原文
启动流程如下:KafkaServer#startup下对socketServer#startup
/**
* Starts the socket server and creates all the Acceptors and the Processors. The Acceptors
* start listening at this stage so that the bound port is known when this method completes
* even when ephemeral ports are used. Acceptors and Processors are started if `startProcessingRequests`
* is true. If not, acceptors and processors are only started when [[kafka.network.SocketServer#startProcessingRequests()]]
* is invoked. Delayed starting of acceptors and processors is used to delay processing client
* connections until server is fully initialized, e.g. to ensure that all credentials have been
* loaded before authentications are performed. Incoming connections on this server are processed
* when processors start up and invoke [[org.apache.kafka.common.network.Selector#poll]].
*
* @param startProcessingRequests Flag indicating whether `Processor`s must be started.
*/
def startup(startProcessingRequests: Boolean = true): Unit = {
this.synchronized {
connectionQuotas = new ConnectionQuotas(config, time, metrics)
// qi
createControlPlaneAcceptorAndProcessor(config.controlPlaneListener)
createDataPlaneAcceptorsAndProcessors(config.numNetworkThreads, config.dataPlaneListeners)
if (startProcessingRequests) {
this.startProcessingRequests()

提取信息
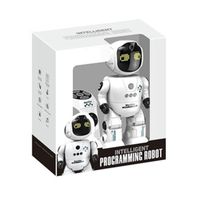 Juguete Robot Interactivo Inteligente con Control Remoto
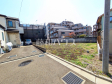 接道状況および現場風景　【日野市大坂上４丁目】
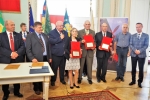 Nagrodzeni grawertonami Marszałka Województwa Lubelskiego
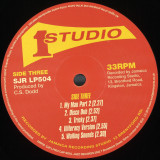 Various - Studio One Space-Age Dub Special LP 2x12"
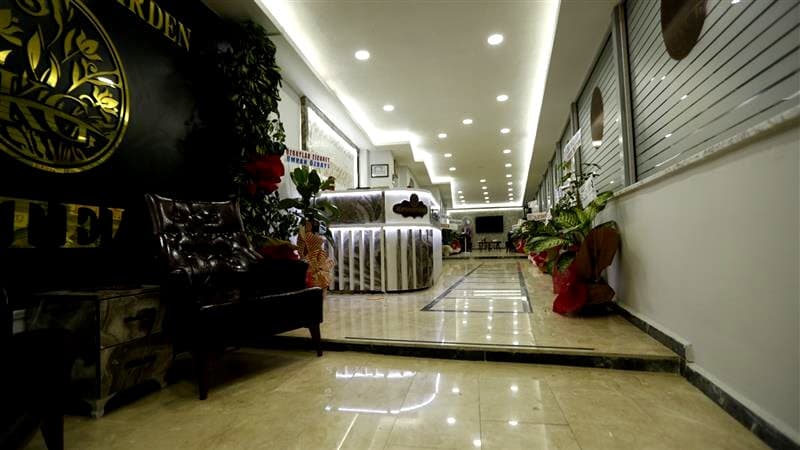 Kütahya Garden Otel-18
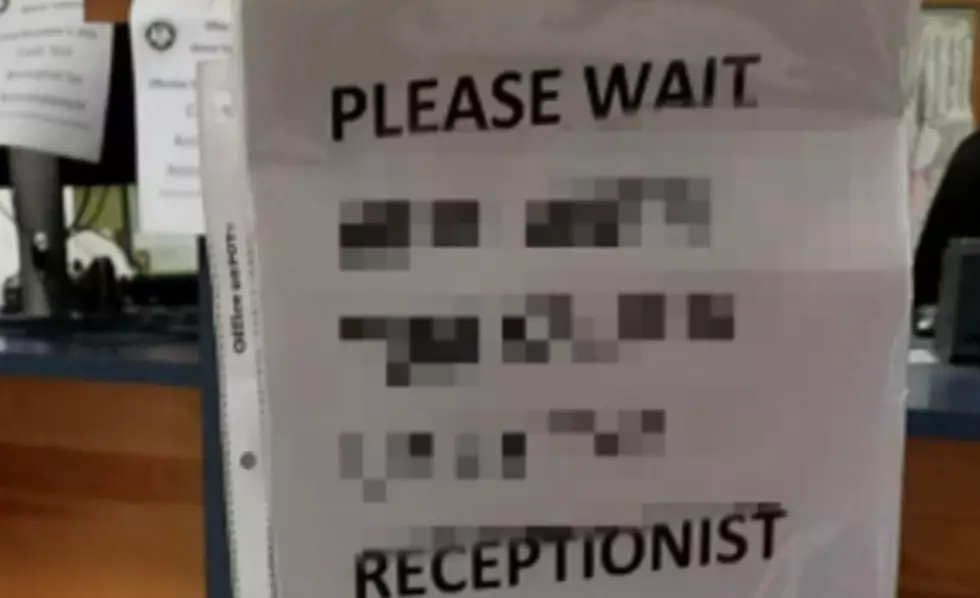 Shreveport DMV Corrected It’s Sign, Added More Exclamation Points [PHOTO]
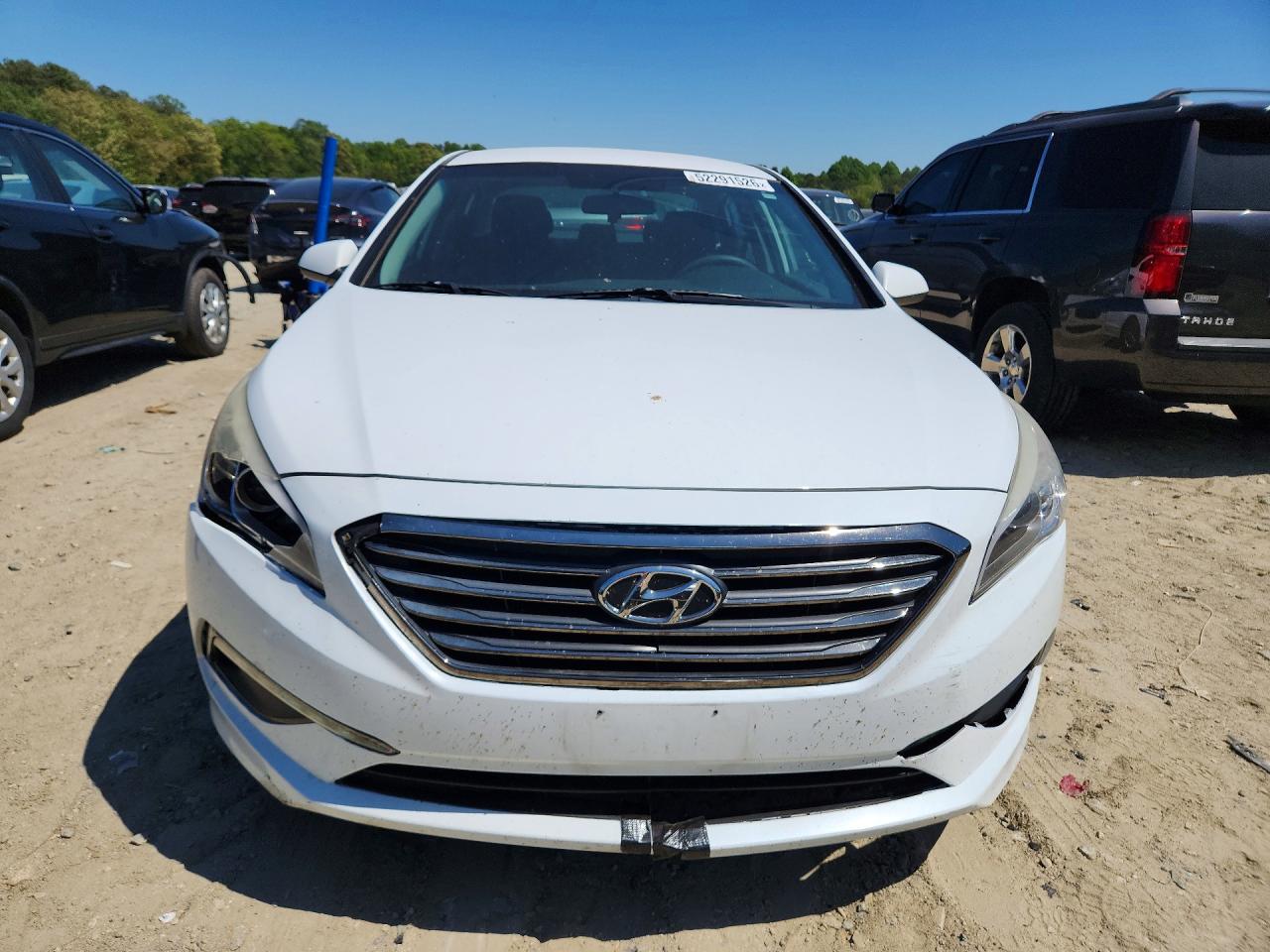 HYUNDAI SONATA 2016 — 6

任务说明
1: 按这段 Kafka 源码，startup 方法的参数 startProcessingRequests 默认取什么值？
2: 从这七条条目中提取每条的文字说明，逐行原样照抄，不要带上图片标记。
这段 Kafka 源码和这些条目出处不同，彼此没有关联。

答案汇总
1: 默认值是 true。

2:
 Juguete Robot Interactivo Inteligente con Control Remoto
 接道状況および現場風景　【日野市大坂上４丁目】
 Nagrodzeni grawertonami Marszałka Województwa Lubelskiego
 Various - Studio One Space-Age Dub Special LP 2x12"
 Kütahya Garden Otel-18
 Shreveport DMV Corrected It’s Sign, Added More Exclamation Points [PHOTO]
 HYUNDAI SONATA 2016 — 6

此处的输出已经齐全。